Main abrió los ojos de golpe y se dio cuenta de que sus mejillas se ruborizaban.

– Uhmmm -respondió mientras buscaba sus cigarrillos.

– ¿Qué piensas?

– ¿Pensar?

– Sobre la carta.

Leyó la carta con detenimiento. Se encogió de hombros.

– Parece muy clara, tajante. ¿Qué quiere decir con «raro»?

– No me refiero al texto -dijo-. Es la escritura. Mira la tarjeta.

– Es un poco diferente -concedió-. Pero puede haber sido escrita sentada, sobre las rodillas, o cuando estaba ebria o drogada; básicamente la letra me parece la misma.

– ¿Podría decírnoslo tu amigo Dead Rat?

– ¿Dendret?

Alex vio de pronto que Main giraba la cabeza, como si tratara de ver algo a sus espaldas, con mirada airada.

– ¿Te encuentras bien?

– ¿Qué?

Alex se sentó en el brazo del sillón y se estremeció.

– Me parece que no puedo dejar las ventanas abiertas de modo permanente. Además no parece haber mucha diferencia.

– ¿Diferencia?

Alex puso su mano en la frente de su acompañante. Estaba húmeda y fría.

– ¿Quieres echarte un rato?

Main tenía la mirada perdida por encima de su vaso de whisky y no respondió nada. Alex fue a la cocina a buscar el café; cuando regresó Main seguía inmóvil en su sillón. El olor en la habitación era repugnante.

Ella volvió a sentarse sobre el brazo del sillón de Philip, a su lado, y vio una vez más cómo el sudor bañaba su rostro.

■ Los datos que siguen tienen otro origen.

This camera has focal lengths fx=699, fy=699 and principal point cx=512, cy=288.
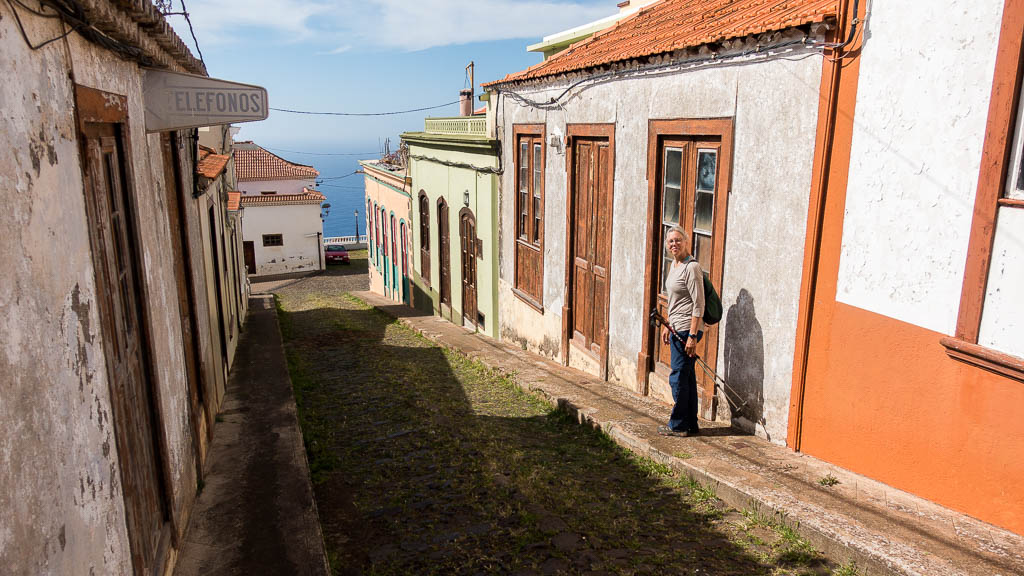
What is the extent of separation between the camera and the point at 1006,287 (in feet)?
12.1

– Creo que debemos irnos a la cocina, se está mejor allí. -Se lo quedó mirando, sin saber si la había oído y de nuevo le puso la mano sobre la frente. Por un momento temió que fuera víctima de una embolia.

– Éste no es mi sitio -dijo Philip de repente-. No soy querido aquí.

– ¿Quieres que llame a un médico? -preguntó Alex alarmada por su incoherencia. Chasqueó los dedos delante de los ojos de su amigo, pero no se produjo la menor reacción-. Philip -repitió-, ¿quieres que llame a un médico? -Esperó un momento-. ¿Puedes oírme?

– ¡Hola, madre!

Las palabras sonaron amables, limpias como el cristal; como si Fabián estuviera allí, a su lado.

Alex se dio la vuelta y se quedó mirando el recibidor y después la ventana. Corrió hacia ella y miró fuera. La calle estaba vacía; nada excepto la oscuridad, los coches aparcados y la lluvia.